- **Task prompt**: Please set out all the items below as a numbered list, leaving out the blank lines.
***
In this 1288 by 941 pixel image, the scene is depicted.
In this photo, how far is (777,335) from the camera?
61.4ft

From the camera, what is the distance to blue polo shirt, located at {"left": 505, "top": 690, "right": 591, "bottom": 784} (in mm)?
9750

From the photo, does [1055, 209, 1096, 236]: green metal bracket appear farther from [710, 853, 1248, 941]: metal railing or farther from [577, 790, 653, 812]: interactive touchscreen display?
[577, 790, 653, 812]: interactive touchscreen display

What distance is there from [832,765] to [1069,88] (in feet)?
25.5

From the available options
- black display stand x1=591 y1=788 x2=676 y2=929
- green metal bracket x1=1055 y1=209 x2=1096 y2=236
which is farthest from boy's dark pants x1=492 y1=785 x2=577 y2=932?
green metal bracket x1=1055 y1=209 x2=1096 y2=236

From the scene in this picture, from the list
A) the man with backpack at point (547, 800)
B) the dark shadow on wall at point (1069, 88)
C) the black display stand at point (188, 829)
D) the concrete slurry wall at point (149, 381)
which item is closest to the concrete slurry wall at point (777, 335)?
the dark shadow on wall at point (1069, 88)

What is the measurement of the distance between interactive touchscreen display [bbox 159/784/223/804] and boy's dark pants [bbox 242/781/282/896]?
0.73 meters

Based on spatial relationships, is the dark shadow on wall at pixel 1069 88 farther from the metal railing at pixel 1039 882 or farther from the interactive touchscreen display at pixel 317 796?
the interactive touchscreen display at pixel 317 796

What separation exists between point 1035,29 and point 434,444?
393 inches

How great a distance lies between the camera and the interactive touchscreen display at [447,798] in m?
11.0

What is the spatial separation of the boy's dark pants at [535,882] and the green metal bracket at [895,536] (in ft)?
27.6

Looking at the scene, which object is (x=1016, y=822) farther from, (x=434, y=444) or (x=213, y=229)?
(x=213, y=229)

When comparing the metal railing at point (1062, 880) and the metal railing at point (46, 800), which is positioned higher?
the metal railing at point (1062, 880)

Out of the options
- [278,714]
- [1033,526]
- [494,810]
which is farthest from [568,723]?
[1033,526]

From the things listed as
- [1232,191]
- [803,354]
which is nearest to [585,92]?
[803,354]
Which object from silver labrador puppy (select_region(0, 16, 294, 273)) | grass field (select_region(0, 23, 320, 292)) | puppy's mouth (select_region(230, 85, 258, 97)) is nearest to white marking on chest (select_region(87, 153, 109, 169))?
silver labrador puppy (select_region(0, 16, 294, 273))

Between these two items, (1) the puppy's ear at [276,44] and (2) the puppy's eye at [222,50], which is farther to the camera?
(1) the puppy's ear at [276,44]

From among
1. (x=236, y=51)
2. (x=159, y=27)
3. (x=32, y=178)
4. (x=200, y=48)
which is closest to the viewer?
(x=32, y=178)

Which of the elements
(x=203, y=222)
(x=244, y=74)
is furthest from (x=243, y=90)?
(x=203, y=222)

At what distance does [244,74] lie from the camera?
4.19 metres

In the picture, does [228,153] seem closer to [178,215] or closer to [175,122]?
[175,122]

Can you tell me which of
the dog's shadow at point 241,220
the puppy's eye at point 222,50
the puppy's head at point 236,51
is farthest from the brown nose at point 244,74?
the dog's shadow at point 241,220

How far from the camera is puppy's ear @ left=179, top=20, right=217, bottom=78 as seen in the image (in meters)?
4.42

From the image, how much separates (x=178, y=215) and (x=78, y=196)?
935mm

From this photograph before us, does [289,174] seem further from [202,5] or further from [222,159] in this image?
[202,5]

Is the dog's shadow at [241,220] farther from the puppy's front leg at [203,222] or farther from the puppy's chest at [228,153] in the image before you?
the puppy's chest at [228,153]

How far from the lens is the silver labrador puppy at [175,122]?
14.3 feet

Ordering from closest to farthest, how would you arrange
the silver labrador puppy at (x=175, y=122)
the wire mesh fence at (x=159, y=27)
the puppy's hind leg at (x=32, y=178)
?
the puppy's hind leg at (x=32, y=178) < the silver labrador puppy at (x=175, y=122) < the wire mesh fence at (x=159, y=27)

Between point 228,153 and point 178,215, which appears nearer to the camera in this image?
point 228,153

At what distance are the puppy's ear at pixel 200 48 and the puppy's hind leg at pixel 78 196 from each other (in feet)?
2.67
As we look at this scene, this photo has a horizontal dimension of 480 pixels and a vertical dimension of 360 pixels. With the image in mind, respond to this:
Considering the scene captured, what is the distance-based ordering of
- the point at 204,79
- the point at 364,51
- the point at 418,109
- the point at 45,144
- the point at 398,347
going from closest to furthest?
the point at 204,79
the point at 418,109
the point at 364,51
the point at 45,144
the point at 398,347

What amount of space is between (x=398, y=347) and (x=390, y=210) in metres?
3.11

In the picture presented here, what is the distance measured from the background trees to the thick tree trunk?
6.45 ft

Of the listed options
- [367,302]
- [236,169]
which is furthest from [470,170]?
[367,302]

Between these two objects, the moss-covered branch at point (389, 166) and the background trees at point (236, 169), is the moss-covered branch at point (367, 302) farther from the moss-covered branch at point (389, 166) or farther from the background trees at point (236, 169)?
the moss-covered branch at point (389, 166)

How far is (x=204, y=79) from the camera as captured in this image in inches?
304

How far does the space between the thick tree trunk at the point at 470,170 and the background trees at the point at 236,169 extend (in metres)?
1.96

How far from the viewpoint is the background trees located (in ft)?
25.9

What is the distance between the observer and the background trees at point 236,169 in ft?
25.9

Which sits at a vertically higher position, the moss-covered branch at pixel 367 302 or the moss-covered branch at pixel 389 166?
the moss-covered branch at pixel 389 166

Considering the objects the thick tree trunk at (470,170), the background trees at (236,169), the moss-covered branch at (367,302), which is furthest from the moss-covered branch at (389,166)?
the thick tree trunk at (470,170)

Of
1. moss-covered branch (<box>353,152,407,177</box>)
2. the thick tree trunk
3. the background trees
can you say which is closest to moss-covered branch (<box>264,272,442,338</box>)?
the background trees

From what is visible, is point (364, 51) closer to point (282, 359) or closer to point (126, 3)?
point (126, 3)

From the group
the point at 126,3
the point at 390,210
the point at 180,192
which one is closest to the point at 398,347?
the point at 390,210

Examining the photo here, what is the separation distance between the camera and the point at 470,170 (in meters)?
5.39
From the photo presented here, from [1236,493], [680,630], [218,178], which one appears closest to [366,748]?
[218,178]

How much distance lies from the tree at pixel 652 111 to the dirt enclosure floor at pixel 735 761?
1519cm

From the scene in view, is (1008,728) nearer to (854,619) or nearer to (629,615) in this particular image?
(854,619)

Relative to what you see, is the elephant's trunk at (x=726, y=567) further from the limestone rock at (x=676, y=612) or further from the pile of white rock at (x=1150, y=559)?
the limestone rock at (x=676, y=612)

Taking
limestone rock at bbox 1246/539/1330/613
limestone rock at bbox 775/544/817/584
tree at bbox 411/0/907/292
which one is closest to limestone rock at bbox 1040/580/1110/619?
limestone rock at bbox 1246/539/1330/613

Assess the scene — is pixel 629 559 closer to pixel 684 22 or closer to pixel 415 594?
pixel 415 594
***
- **Result of the task**:
1. In this 1288 by 941 pixel image, the scene is depicted.
2. In this photo, how far is (777,335) from the camera?
3. 61.4ft
4. From the camera, what is the distance to blue polo shirt, located at {"left": 505, "top": 690, "right": 591, "bottom": 784} (in mm)?
5. 9750
6. From the photo, does [1055, 209, 1096, 236]: green metal bracket appear farther from [710, 853, 1248, 941]: metal railing or farther from [577, 790, 653, 812]: interactive touchscreen display?
7. [577, 790, 653, 812]: interactive touchscreen display
8. What distance is there from [832,765] to [1069,88] (in feet)?
9. 25.5
10. From the available options
11. - black display stand x1=591 y1=788 x2=676 y2=929
12. - green metal bracket x1=1055 y1=209 x2=1096 y2=236
13. which is farthest from boy's dark pants x1=492 y1=785 x2=577 y2=932?
14. green metal bracket x1=1055 y1=209 x2=1096 y2=236
15. From the scene in this picture, from the list
16. A) the man with backpack at point (547, 800)
17. B) the dark shadow on wall at point (1069, 88)
18. C) the black display stand at point (188, 829)
19. D) the concrete slurry wall at point (149, 381)
20. which item is closest to the concrete slurry wall at point (777, 335)?
21. the dark shadow on wall at point (1069, 88)
22. What is the measurement of the distance between interactive touchscreen display [bbox 159/784/223/804] and boy's dark pants [bbox 242/781/282/896]?
23. 0.73 meters
24. Based on spatial relationships, is the dark shadow on wall at pixel 1069 88 farther from the metal railing at pixel 1039 882 or farther from the interactive touchscreen display at pixel 317 796?
25. the interactive touchscreen display at pixel 317 796
26. What separation exists between point 1035,29 and point 434,444?
27. 393 inches
28. How great a distance lies between the camera and the interactive touchscreen display at [447,798] in m?
29. 11.0
30. What is the spatial separation of the boy's dark pants at [535,882] and the green metal bracket at [895,536] (in ft)?
31. 27.6
32. Looking at the scene, which object is (x=1016, y=822) farther from, (x=434, y=444) or (x=213, y=229)?
33. (x=213, y=229)
34. When comparing the metal railing at point (1062, 880) and the metal railing at point (46, 800), which is positioned higher?
35. the metal railing at point (1062, 880)
36. Out of the options
37. - [278,714]
38. - [1033,526]
39. - [494,810]
40. which is farthest from [568,723]?
41. [1033,526]
42. From the things listed as
43. - [1232,191]
44. - [803,354]
45. which is nearest to [585,92]?
46. [803,354]
47. Which object from silver labrador puppy (select_region(0, 16, 294, 273)) | grass field (select_region(0, 23, 320, 292)) | puppy's mouth (select_region(230, 85, 258, 97)) is nearest to white marking on chest (select_region(87, 153, 109, 169))?
48. silver labrador puppy (select_region(0, 16, 294, 273))
49. Between these two items, (1) the puppy's ear at [276,44] and (2) the puppy's eye at [222,50], which is farther to the camera?
50. (1) the puppy's ear at [276,44]
51. From among
52. 1. (x=236, y=51)
53. 2. (x=159, y=27)
54. 3. (x=32, y=178)
55. 4. (x=200, y=48)
56. which is closest to the viewer?
57. (x=32, y=178)
58. Which of the elements
59. (x=203, y=222)
60. (x=244, y=74)
61. is furthest from (x=243, y=90)?
62. (x=203, y=222)
63. At what distance does [244,74] lie from the camera?
64. 4.19 metres
65. In the picture, does [228,153] seem closer to [178,215] or closer to [175,122]?
66. [175,122]
67. Can you tell me which of
68. the dog's shadow at point 241,220
69. the puppy's eye at point 222,50
70. the puppy's head at point 236,51
71. is farthest from the brown nose at point 244,74?
72. the dog's shadow at point 241,220
73. How far from the camera is puppy's ear @ left=179, top=20, right=217, bottom=78 as seen in the image (in meters)?
74. 4.42
75. From the image, how much separates (x=178, y=215) and (x=78, y=196)?
76. 935mm
77. From this photograph before us, does [289,174] seem further from [202,5] or further from [222,159] in this image?
78. [202,5]
79. Is the dog's shadow at [241,220] farther from the puppy's front leg at [203,222] or farther from the puppy's chest at [228,153] in the image before you?
80. the puppy's chest at [228,153]
81. How far from the lens is the silver labrador puppy at [175,122]?
82. 14.3 feet
83. Ordering from closest to farthest, how would you arrange
84. the silver labrador puppy at (x=175, y=122)
85. the wire mesh fence at (x=159, y=27)
86. the puppy's hind leg at (x=32, y=178)
87. ?
88. the puppy's hind leg at (x=32, y=178) < the silver labrador puppy at (x=175, y=122) < the wire mesh fence at (x=159, y=27)
89. Between point 228,153 and point 178,215, which appears nearer to the camera in this image?
90. point 228,153
91. At what distance are the puppy's ear at pixel 200 48 and the puppy's hind leg at pixel 78 196 from each other (in feet)?
92. 2.67
93. As we look at this scene, this photo has a horizontal dimension of 480 pixels and a vertical dimension of 360 pixels. With the image in mind, respond to this:
94. Considering the scene captured, what is the distance-based ordering of
95. - the point at 204,79
96. - the point at 364,51
97. - the point at 418,109
98. - the point at 45,144
99. - the point at 398,347
100. going from closest to furthest?
101. the point at 204,79
102. the point at 418,109
103. the point at 364,51
104. the point at 45,144
105. the point at 398,347
106. What amount of space is between (x=398, y=347) and (x=390, y=210) in metres?
107. 3.11
108. In the picture presented here, what is the distance measured from the background trees to the thick tree trunk?
109. 6.45 ft
110. Of the listed options
111. - [367,302]
112. - [236,169]
113. which is furthest from [470,170]?
114. [367,302]
115. Between these two objects, the moss-covered branch at point (389, 166) and the background trees at point (236, 169), is the moss-covered branch at point (367, 302) farther from the moss-covered branch at point (389, 166) or farther from the background trees at point (236, 169)?
116. the moss-covered branch at point (389, 166)
117. How far is (x=204, y=79) from the camera as captured in this image in inches?
118. 304
119. How far does the space between the thick tree trunk at the point at 470,170 and the background trees at the point at 236,169 extend (in metres)?
120. 1.96
121. How far from the viewpoint is the background trees located (in ft)?
122. 25.9
123. What is the distance between the observer and the background trees at point 236,169 in ft?
124. 25.9
125. Which sits at a vertically higher position, the moss-covered branch at pixel 367 302 or the moss-covered branch at pixel 389 166?
126. the moss-covered branch at pixel 389 166
127. Considering the objects the thick tree trunk at (470,170), the background trees at (236,169), the moss-covered branch at (367,302), which is furthest from the moss-covered branch at (389,166)?
128. the thick tree trunk at (470,170)
129. Of
130. 1. moss-covered branch (<box>353,152,407,177</box>)
131. 2. the thick tree trunk
132. 3. the background trees
133. can you say which is closest to moss-covered branch (<box>264,272,442,338</box>)?
134. the background trees
135. From what is visible, is point (364, 51) closer to point (282, 359) or closer to point (126, 3)?
136. point (126, 3)
137. From the group
138. the point at 126,3
139. the point at 390,210
140. the point at 180,192
141. which one is closest to the point at 398,347?
142. the point at 390,210
143. Examining the photo here, what is the separation distance between the camera and the point at 470,170 (in meters)?
144. 5.39
145. From the photo presented here, from [1236,493], [680,630], [218,178], which one appears closest to [366,748]?
146. [218,178]
147. How much distance lies from the tree at pixel 652 111 to the dirt enclosure floor at pixel 735 761?
148. 1519cm
149. From the scene in view, is (1008,728) nearer to (854,619) or nearer to (629,615) in this particular image?
150. (854,619)
151. Relative to what you see, is the elephant's trunk at (x=726, y=567) further from the limestone rock at (x=676, y=612) or further from the pile of white rock at (x=1150, y=559)?
152. the limestone rock at (x=676, y=612)
153. Taking
154. limestone rock at bbox 1246/539/1330/613
155. limestone rock at bbox 775/544/817/584
156. tree at bbox 411/0/907/292
157. which one is closest to limestone rock at bbox 1040/580/1110/619?
158. limestone rock at bbox 1246/539/1330/613
159. Assess the scene — is pixel 629 559 closer to pixel 684 22 or closer to pixel 415 594?
160. pixel 415 594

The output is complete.